7. The multi-agent flexible shop floor production scheduling method based on conditional attribution mechanism according to claim 1, characterized in that, The resource agent selects resource actions based on the global state and the local state of the task to be processed, including: The resource agent selects resource rules based on the resource probability distribution output by the resource policy network, and determines the processing resources and processing mode of the task to be processed based on the resource rules; the input of the resource policy network is the global state and the local state. The resource rules include selecting the worker with the shortest current cumulative working time, selecting the worker with the longest current cumulative working time, selecting the worker with the shortest waiting time, selecting the worker with the longest waiting time, selecting the robot with the shortest waiting time, selecting the robot with the longest waiting time, selecting the worker with the shortest current cumulative working time and the robot with the shortest waiting time, selecting the worker with the longest current cumulative working time and the robot with the longest waiting time, selecting the worker with the shortest waiting time and the robot with the shortest waiting time, and selecting the worker with the longest waiting time and the robot with the longest waiting time. The resource strategy network adopts a multilayer perceptron structure.

8. The multi-agent flexible shop floor production scheduling method based on conditional attribution mechanism according to claim 1, characterized in that, When a new job arrives in the workshop or a job is completed, if there are vacant workstations and unassigned jobs at the current moment, then the current moment is the scheduling decision point. At the scheduling decision point, the task agent and resource agent are invoked to select the task to be processed, its processing resources, and processing mode.

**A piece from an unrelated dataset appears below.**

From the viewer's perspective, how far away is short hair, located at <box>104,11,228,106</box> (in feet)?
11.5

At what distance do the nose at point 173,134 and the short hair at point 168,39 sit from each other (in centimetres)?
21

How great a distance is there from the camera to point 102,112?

If the processing resources are idle, the task to be processed will start immediately; otherwise, processing will begin after the processing resources become idle.

9. A multi-agent flexible workshop production scheduling system based on conditional attribution mechanism, characterized in that, It includes an environmental interaction layer and an agent decision-making layer; The environment interaction layer is used to maintain the global state of the workshop and the local state of the operations to be processed; The intelligent agent decision layer is used to establish operation intelligent agents and resource intelligent agents for flexible workshop production scheduling. The operation intelligent agent selects operation actions based on the global state of the workshop. The operation actions include selecting the operation to be processed from the set of unassigned operations. The resource intelligent agent selects resource actions based on the global state and the local state of the operation to be processed. The resource actions include selecting the processing resources and processing mode of the operation to be processed. In the policy update phase of the agents, a proximal policy optimization method is used to update the policy network corresponding to each agent. The outputs of the job-side conditional expectation mapping network and the resource-side conditional expectation mapping network are used to calculate the individual attribution advantages of the job agent and the resource agent, respectively. The job-side conditional expectation mapping network is used to calculate the average expected return of all possible job actions under fixed resource action conditions. The resource-side conditional expectation mapping network is used to calculate the average expected return of all possible resource actions under fixed job action conditions. The flexible workshop performs processing operations based on the tasks to be processed, their processing resources, and processing modes.

10. A computer program product, comprising a computer program, characterized in that, When the computer program is executed by the processor, it implements the multi-agent flexible workshop production scheduling method based on conditional attribution mechanism according to any one of claims 1-8.